Artificial intelligence handbook: Call to action
This blogpost examines the current adoption of AI in the public safety environment, its potential evolution, impact and constraints that drive expectations. To start building a collection of cases that can help in getting familiar with the potential of AI, some real case scenarios are being addressed, showing useful applications with out-of-the-box thinking.
AI is currently being used in pretty much every environment, draining resources to a scale that was never seen before, and many times for silly purposes. But when it comes to public safety, lifesaving situations, could it be that those power-hungry algorithms can justify their existence?
I’d like to pick up the topic raised by Nick Chorley a few months ago in his blogpost and continue the discussion.

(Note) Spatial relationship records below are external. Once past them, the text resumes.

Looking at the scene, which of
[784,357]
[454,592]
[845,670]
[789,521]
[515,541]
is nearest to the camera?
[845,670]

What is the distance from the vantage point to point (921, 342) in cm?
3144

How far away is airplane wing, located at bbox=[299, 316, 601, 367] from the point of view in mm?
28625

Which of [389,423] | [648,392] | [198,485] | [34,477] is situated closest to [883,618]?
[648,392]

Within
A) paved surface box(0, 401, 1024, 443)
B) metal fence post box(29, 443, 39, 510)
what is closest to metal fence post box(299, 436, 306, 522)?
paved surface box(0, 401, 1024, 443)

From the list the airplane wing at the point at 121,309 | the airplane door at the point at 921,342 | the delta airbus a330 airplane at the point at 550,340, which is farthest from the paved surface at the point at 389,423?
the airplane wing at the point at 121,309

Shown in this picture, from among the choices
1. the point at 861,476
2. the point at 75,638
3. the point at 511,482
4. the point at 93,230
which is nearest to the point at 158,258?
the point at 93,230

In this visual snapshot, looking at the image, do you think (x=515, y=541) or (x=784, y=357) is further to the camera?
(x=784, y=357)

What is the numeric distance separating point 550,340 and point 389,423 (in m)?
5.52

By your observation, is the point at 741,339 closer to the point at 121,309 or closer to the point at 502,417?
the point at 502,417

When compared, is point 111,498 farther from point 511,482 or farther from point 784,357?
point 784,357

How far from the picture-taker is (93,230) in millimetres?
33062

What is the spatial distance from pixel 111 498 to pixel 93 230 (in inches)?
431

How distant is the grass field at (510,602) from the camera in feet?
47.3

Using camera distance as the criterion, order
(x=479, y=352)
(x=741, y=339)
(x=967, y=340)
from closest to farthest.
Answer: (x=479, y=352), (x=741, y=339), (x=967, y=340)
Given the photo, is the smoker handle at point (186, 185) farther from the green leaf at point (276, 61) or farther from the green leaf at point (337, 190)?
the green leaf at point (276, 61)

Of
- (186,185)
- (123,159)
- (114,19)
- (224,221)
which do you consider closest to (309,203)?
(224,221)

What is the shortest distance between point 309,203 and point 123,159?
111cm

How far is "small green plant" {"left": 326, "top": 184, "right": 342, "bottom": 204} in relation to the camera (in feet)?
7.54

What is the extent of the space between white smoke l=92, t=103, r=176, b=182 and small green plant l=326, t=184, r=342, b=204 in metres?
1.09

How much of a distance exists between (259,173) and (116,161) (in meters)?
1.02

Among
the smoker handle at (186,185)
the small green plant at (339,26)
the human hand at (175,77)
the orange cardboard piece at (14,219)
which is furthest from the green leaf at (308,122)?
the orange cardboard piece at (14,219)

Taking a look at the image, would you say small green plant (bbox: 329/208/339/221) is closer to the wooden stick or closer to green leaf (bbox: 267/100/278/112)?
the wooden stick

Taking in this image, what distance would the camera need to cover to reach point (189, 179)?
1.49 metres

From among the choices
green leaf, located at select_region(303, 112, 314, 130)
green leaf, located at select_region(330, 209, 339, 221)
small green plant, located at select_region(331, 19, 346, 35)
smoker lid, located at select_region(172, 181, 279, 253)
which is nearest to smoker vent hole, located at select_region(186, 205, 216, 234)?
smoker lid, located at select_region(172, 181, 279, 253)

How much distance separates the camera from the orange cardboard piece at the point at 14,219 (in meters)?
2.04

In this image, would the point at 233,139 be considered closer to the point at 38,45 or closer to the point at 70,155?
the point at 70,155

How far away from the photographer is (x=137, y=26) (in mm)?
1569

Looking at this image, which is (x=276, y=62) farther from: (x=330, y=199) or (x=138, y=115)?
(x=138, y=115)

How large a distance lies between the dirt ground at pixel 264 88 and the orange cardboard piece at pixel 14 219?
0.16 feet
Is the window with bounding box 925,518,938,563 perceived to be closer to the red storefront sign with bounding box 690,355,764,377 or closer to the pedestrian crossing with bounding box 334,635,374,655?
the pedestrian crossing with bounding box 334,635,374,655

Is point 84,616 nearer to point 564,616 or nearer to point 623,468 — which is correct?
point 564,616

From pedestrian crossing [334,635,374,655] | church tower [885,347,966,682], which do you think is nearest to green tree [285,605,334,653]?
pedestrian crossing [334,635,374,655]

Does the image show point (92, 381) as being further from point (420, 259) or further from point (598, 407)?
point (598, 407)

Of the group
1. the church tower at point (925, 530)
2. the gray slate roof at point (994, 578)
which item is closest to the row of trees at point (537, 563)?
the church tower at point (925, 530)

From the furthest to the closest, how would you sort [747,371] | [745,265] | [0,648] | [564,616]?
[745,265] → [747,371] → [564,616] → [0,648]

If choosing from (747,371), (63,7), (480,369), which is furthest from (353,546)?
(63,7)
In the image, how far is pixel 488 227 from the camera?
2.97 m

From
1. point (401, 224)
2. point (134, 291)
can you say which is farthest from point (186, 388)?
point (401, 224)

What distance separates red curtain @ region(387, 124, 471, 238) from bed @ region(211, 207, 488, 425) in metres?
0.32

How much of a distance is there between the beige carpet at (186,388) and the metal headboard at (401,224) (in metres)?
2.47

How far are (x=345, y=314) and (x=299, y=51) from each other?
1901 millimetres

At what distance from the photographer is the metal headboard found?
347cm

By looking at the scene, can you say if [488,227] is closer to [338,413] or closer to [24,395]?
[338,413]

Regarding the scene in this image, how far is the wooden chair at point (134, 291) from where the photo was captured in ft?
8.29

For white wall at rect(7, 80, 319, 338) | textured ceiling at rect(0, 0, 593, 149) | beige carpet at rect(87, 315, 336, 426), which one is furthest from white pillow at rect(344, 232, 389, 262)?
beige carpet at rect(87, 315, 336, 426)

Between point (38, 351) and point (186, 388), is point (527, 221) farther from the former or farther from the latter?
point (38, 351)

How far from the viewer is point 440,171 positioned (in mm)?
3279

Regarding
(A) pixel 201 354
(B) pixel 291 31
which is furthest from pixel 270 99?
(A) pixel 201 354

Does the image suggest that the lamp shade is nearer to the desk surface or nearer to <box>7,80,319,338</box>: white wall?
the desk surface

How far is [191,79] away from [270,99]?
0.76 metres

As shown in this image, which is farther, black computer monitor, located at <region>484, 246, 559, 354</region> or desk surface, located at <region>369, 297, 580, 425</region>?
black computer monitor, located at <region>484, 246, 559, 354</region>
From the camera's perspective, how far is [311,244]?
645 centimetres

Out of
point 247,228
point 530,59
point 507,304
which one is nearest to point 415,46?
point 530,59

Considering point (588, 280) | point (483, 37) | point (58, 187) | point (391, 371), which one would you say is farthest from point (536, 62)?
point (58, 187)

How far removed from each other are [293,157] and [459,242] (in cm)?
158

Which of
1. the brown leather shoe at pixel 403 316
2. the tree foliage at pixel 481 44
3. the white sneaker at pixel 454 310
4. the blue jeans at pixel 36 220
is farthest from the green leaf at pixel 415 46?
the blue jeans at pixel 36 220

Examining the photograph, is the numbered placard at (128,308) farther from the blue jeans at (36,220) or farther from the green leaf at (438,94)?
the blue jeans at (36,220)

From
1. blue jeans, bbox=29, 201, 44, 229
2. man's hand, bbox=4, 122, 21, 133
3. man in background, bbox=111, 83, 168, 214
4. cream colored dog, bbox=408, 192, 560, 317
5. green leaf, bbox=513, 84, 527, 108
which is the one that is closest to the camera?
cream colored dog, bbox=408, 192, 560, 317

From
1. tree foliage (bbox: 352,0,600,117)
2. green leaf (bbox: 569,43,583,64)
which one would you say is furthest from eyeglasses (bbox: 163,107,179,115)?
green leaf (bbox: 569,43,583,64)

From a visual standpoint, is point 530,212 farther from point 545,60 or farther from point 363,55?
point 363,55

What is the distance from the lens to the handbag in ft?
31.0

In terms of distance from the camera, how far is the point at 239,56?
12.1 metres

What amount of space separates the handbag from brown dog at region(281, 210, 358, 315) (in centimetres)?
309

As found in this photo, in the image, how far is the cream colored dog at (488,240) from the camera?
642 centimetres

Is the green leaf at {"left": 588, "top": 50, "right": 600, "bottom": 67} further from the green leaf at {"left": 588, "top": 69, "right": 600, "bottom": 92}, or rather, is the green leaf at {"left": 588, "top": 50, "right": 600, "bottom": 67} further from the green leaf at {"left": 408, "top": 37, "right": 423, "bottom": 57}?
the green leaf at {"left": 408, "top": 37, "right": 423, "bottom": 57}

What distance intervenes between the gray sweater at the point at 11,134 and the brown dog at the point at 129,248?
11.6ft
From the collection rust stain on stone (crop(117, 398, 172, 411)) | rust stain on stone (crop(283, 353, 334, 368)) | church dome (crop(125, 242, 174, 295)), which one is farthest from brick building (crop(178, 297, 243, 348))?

Public safety is a slow-paced world, embracing changes and new technologies much slower than the consumer world. An example? eCall was launched in 2018 based on a 3GPP standard from 2009, derived from in-band modulation. In the same year, Apple launched its 12th generation of iPhones.
Today, we want to focus on how AI is impacting the public safety world, while we are surrounded by AI bots everywhere, with an unprecedented growth rate. Is there anything preventing its adoption? If so, what?
Examples of AI applications in public safety already exist. EENA launched a call to action in 2023 to gather companies and PSAPs to test upcoming AI-based projects. Most of them concerned the application of AI to speech-to-text applications, automatic translation of text and support to decision-making procedures. These are all great examples, but the field of application seems limited, compared to what AI can already do today in other environments.
If we want to see AI power applied to public safety, we need to go beyond and search for other ways of applying AI than transforming speech-to-text or translations. Examples exist, but their adoption might be hindered by non-technological obstacles: public safety strongly relies on standardisation and procedural constraints.
On the other hand, AI is not simply one of many technological options: the potential is enormous. To leverage it today, it is essential to identify solutions to be integrated in existing platforms, rather than isolated technologies, which may prove counterproductive when considering the entire process. This means establishing the right balance between human and machine decision-making. Human in the Loop is essential to ensure the effectiveness of interventions: AI provides data and suggests solutions, but decisions must remain in human hands.
A good balance between “technological potential” and “certified procedures” consists of finding corners of application without dismantling the status quo, and seeing those applications grow in importance over time, taking their rightful space in procedures and becoming official tools, as other technologies such as CAD, GIS, etc. have done in time.
To help emergency organisations in finding these “corners”, we would like to collect use cases that are meaningful and may lead Public Safety organisations to new ideas of application. This is actually a new call to action: this blogpost is the beginning of a handbook on AI applications for PSAPs, showing how it was implemented with a positive return and how others can benefit from these experiences.
Do you think something like this would work? To share your input with us, please fill in the contact form available here: https://eena.org/contact/
Let’s take a look at the first two cases:
- Early warning: 112 PSAP in Tuscany (Italy).
Tuscany 112 has implemented an algorithm based on a Generalised Additive Models (GAM), which is used to analyse the historical pattern of emergency calls, identifies anomalies in the real time call activity and generates an early warning on those situations.

Thanks to the traditional geolocation of calls, associated with anomalies, the system is able to identify with extreme precision situations that might lead to a critical situation, if left unattended.
- Ambulance fleet management for programmed patient transportation: Ambulance service in Lombardy (Italy).

The AI solution applied at the Lombardy ambulance transportation control room is used to compute the minimal number of vehicles (by type) needed to serve trips to (and from) a list of locations. Learning on a daily basis from the programmed agenda, the AI engine makes sure to optimise scheduling of resources in all conditions.
As a result, patient transport time to hospital (and/or back home) is optimised, and ambulances become available sooner, to be either ready for another trip or to be used for emergency shifts.
- Medical coach for second opinion and training in Valle d’Aosta (Italy)
The ambulance service in Valle d’Aosta (Italy) has introduced a large language model based (LLM) virtual assistant which can determine procedures to be applied to patients, with an accuracy that surpasses all general purpose LLM tools. This “medical coach” can provide real-time opinions to physicians and paramedics while rescuing a patient, based on international guidelines and latest research validated papers. Associated with a (non-AI based) calculator of dosage for pharmaceuticals, it speeds up rescue operations and helps in diagnosis of complex cases.
The AI engine is also used for training and auditing of paramedics and physicians, simulating emergency situations, providing feedback on answers given, and helping to improve knowledge.